→ Your goal
In the text on APL, copy the passage starting at "I strongly suspect" and ending at "great problem.", substituting "typeball" for "golf-ball".

→ Text block
On 26/04/2014, at 1:30 AM, Rustom Mody wrote:
> On Fri, Apr 25, 2014 at 6:32 PM, Chris Warburton <[hidden email]> wrote:
> Rustom Mody <[hidden email]> writes:
>
> > As for APL, it failed for various reasons eg
> > - mixing up assembly language (straight line code with gotos) with
> > functional idioms
> > - the character set was a major hurdle in the 60s. Thats not an issue today
> > when most OSes/editors are unicode compliant

I strongly suspect that the failure of APL had very little
to do with the character set.  When APL was introduced, the
character set was just a matter of dropping in a different
golf-ball.  Later, it was just bits on a screen.  Heck in
1984 I was using C and LaTeX on an IBM mainframe where the
terminals displayed curly braces as spaces, and oddly enough
that didn't kill C...  In any case, it was possible to enter
any arbitrary APL text using straight ASCII, so that was no
great problem.

There were a number of much more serious issues with APL.

(1) In "classic" APL everything is an n-dimensional array,
either an array of characters or an array of (complex) numbers.
An absolutely regular array.  Want to process a collection of
records where some of the fields are strings?  No can do.
Want to process a collection of strings of different length?
No can do: you must use a 2-dimensional array, padding all
the strings to the same length.  Want type checking?
Hysterical laughter.

APL2 "fixed" this by introducing nested arrays.  This is
powerful, but occasionally clumsy.  And it is positional,
not named.  You *can* represent trees, you can represent
records with mixed fields, you can do all sorts of stuff.

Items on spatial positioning
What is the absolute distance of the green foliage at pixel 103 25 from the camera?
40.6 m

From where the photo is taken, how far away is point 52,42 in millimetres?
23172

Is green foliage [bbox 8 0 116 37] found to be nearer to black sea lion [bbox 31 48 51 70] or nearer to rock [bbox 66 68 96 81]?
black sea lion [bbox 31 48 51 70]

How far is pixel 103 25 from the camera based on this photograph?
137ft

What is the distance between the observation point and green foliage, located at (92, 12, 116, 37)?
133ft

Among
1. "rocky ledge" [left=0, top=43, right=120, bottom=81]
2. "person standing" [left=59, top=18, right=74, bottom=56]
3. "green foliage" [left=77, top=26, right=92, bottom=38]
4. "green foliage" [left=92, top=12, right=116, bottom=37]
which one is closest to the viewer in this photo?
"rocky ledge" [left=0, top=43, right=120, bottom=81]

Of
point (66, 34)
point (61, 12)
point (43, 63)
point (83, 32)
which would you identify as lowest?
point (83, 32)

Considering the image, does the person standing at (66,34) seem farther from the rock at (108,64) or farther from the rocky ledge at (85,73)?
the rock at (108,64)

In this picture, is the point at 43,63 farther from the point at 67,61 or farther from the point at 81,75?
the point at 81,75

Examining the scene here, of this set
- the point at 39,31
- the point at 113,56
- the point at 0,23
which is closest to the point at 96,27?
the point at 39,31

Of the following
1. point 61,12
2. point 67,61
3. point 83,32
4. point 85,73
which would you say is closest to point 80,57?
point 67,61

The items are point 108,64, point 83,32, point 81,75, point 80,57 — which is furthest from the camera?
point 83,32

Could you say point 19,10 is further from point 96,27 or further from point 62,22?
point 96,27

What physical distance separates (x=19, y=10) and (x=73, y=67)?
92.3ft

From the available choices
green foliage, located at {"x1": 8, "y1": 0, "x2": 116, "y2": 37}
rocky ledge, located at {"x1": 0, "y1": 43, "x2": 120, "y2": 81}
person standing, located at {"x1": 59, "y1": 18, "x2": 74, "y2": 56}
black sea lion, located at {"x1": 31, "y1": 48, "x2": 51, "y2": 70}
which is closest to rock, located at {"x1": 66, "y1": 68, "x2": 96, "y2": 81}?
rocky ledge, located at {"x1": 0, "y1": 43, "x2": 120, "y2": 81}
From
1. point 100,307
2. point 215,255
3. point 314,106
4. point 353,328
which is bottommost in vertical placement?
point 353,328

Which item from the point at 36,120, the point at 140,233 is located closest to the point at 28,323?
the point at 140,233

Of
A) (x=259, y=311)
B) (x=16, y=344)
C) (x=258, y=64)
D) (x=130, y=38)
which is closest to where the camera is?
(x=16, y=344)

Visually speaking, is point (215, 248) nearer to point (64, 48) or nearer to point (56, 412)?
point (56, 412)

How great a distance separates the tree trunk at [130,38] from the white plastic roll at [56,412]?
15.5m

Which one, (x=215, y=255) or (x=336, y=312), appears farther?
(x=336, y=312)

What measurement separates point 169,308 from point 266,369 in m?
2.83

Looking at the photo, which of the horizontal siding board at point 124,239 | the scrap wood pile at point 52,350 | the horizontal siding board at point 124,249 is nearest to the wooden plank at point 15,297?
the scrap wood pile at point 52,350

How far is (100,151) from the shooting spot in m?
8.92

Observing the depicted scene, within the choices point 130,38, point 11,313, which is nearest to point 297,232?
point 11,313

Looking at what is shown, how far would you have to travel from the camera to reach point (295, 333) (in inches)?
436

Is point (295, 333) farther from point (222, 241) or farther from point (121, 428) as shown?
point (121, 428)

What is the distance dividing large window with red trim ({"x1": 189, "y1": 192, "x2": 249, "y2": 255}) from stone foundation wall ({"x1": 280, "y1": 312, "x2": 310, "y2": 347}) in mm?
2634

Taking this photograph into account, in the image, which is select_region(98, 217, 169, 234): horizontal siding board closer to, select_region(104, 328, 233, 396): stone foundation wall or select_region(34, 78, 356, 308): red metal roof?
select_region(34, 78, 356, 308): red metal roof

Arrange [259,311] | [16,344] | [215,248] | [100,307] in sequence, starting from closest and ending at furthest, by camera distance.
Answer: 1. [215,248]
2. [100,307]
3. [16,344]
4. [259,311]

→ Response to the task
I strongly suspect that the failure of APL had very little
to do with the character set.  When APL was introduced, the
character set was just a matter of dropping in a different
typeball.  Later, it was just bits on a screen.  Heck in
1984 I was using C and LaTeX on an IBM mainframe where the
terminals displayed curly braces as spaces, and oddly enough
that didn't kill C...  In any case, it was possible to enter
any arbitrary APL text using straight ASCII, so that was no
great problem.